For the Birds Radio Program: Sick Birds

Original Air Date: March 7, 2005

Necropsied redpoll carcasses indicated that the redpolls died of salmonella, which builds up in fecal material on the ground beneath feeders.

Duration: 4′38″


Bird diseases II

Last week I reported on a Birds in the News that a sad number of redpolls, siskins, and goldfinches were dying at people’s bird feeders. On Wednesday, there was a post on the Minnesota bird chat Internet listserves from Sharon Stiteler about some birds that Minnesota DNR Nongame Wildlife Program Supervisor Carrol Henderson had had necropsied. Sharon wrote, “The early tests on the redpoll carcasses had suggested that the redpolls and siskins were dying of something viral not fungal, however the tests have concluded that the redpolls died of Salmonella E.

‘’This outbreak of salmonella is widespread with reports of dead birds from several areas including Minnesota, Vermont, Virginia, Michigan and Quebec just to name a few.

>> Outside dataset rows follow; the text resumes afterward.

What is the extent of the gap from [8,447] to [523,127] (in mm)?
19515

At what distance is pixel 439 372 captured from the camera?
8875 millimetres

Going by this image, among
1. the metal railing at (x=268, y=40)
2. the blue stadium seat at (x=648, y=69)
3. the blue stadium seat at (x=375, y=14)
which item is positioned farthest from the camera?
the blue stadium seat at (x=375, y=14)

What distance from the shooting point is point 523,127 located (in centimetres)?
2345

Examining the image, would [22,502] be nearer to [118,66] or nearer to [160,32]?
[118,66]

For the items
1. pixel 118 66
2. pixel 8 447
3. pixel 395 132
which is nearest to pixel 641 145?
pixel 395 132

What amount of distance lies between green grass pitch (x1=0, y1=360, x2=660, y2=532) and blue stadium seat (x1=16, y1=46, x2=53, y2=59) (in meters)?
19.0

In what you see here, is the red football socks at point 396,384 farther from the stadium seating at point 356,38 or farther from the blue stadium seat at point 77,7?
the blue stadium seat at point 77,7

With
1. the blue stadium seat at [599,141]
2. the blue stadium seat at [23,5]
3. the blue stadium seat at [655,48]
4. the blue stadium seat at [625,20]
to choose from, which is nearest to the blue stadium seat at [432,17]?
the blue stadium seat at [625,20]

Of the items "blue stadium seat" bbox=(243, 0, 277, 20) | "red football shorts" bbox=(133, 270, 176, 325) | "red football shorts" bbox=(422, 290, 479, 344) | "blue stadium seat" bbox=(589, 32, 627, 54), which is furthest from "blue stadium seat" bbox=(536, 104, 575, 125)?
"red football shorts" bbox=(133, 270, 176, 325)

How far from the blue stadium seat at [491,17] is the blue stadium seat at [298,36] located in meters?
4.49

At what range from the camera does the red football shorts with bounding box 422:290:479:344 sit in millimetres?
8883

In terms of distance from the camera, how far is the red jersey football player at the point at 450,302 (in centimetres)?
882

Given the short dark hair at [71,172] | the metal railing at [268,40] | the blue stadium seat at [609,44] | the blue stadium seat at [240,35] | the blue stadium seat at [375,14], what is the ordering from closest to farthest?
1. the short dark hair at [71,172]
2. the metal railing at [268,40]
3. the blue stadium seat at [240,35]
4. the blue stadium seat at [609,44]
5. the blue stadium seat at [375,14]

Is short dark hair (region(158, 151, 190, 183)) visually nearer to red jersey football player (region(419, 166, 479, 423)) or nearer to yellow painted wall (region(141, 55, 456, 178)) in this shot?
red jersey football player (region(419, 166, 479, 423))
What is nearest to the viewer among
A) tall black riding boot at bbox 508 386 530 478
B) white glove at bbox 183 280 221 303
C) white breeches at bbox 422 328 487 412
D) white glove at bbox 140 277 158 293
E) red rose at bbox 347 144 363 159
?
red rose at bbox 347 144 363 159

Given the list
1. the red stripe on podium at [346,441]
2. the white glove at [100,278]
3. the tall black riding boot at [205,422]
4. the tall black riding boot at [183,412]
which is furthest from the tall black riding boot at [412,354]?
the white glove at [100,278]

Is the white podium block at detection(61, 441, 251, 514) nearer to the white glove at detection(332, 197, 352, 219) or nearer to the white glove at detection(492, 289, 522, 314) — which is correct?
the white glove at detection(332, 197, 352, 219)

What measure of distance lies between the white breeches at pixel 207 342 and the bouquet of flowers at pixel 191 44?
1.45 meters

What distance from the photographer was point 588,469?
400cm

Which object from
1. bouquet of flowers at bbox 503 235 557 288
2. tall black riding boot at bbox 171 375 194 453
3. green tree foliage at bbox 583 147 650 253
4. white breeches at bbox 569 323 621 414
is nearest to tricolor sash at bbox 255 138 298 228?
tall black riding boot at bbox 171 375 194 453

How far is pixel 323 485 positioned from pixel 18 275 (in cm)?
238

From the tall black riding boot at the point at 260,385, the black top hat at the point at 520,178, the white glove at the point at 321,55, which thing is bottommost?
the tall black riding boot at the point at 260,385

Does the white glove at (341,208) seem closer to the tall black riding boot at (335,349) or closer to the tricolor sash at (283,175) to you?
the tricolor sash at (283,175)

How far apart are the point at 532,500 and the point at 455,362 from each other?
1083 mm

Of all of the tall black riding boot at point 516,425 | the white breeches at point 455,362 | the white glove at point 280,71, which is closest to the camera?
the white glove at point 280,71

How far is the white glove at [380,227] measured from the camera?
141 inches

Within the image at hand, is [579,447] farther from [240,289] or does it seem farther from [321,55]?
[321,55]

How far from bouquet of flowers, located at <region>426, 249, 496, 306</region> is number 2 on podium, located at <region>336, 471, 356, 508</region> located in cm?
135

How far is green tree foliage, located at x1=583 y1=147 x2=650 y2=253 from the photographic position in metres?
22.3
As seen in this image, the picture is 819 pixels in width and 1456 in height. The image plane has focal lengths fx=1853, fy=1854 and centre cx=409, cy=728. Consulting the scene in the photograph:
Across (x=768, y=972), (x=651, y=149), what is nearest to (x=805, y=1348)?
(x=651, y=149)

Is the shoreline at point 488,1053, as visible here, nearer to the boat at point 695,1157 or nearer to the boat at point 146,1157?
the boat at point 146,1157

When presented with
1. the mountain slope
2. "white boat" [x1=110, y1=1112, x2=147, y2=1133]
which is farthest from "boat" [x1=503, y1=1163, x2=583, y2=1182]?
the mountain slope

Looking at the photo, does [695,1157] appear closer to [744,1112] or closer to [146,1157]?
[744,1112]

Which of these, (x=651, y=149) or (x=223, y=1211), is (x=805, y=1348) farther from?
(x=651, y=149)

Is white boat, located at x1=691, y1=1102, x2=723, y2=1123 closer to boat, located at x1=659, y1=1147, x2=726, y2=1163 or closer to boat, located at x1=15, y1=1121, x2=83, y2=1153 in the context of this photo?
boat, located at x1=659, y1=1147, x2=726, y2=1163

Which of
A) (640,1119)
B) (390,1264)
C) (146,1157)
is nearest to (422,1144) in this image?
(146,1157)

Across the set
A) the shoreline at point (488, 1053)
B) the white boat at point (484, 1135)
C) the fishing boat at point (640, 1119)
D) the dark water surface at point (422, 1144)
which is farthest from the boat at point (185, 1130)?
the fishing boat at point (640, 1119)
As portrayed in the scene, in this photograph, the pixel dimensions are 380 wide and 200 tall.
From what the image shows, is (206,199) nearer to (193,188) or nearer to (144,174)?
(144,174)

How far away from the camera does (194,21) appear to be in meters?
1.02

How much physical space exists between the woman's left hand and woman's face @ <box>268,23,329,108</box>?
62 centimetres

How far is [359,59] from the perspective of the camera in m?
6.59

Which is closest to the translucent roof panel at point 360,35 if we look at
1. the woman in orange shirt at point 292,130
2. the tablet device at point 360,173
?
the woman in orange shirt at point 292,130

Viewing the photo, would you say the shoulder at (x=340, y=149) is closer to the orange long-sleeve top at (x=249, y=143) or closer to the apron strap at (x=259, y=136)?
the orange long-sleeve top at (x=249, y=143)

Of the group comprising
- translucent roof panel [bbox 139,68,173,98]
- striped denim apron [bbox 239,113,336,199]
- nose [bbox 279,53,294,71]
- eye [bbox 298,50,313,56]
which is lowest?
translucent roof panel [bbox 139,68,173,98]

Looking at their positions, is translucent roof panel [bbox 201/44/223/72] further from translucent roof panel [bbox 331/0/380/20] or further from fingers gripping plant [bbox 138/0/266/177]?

Sharon continues, ‘’One of the ways birds are probably spreading it is through fecal material built up around feeding areas. The best thing to do when this occurs is remove finch feeders and thoroughly clean them. It is also a good idea to keep the feeders in for a week to encourage the redpolls and siskins to move on to other areas and cut back on the chance of it spreading at your feeder. Also, it is important to clean up the area under the feeders as well.

‘’One one other note is that salmonella is transmittable to cats so if you have a problem with a neighbor’s cat at your feeder, you might want to warn them to keep their cat indoors for a week (or preferably the rest of the cat’s life).’‘

Sharon’s absolutely right about making sure your feeders are clean. Giving them a thorough brushing in soapy water, then soaking them briefly in a solution of water and household bleach, rinsing and allowing them to dry out overnight is a good way of making sure they’re germ free. But overall, I suspect that hanging feeders aren’t nearly as dangerous for disease transmission as platform feeders with wood bottoms (many are now made with screened bottoms to allow rainwater and melted snow to drain quickly) or the ground itself, where seeds collect. Common feeder diseases are most easily spread, and thus most prevalent, among ground-feeding birds. Especially vulnerable are little birds where Rock Pigeons proliferate, because they can harbor a great many pathogens in their droppings. So making sure to clean up the ground in big finch years is a great idea.

Of course, like anything edible, bird seed itself can be a hotbed of fungus and bacteria, especially when it gets moist. I’ll never understand why manufacturers of tube feeders make the tubes extend lower than the lowest feeding ports or holes, since there’s no way the seed below those holes can possibly get eaten. Whenever I fill my thistle feeders, I first empty out all the contents out on the snow for the finches to finish, unless the seed inside is wet—in that case I throw it out. I only offer suet at all when there are lots of finches to eat it—otherwise, they’re stuck with sunflower like everyone else, and I never offer that in tube feeders. When I empty my thistle feeders, I try to pour the seed in different places in the yard, so the birds won’t gather in a few places all the time—I’m hoping that helps protect them.

When birds first ingest Salmonella, it takes a while for them to get sick, and meanwhile they can move to new areas, so if you do discover a sick or dead bird, it wasn’t necessarily your feeder that caused the illness. But because Salmonella is so easily transmitted among ground-feeders, it’s important to keep the disease from spreading. If I found a sick bird, I’d close up shop for two weeks to prevent healthy birds from gathering where they could possibly pick up the sickness. It’s lovely to invite birds to our yards to dine. But as with any company, shouldn’t we make sure the table’s cleaned at least once in a while?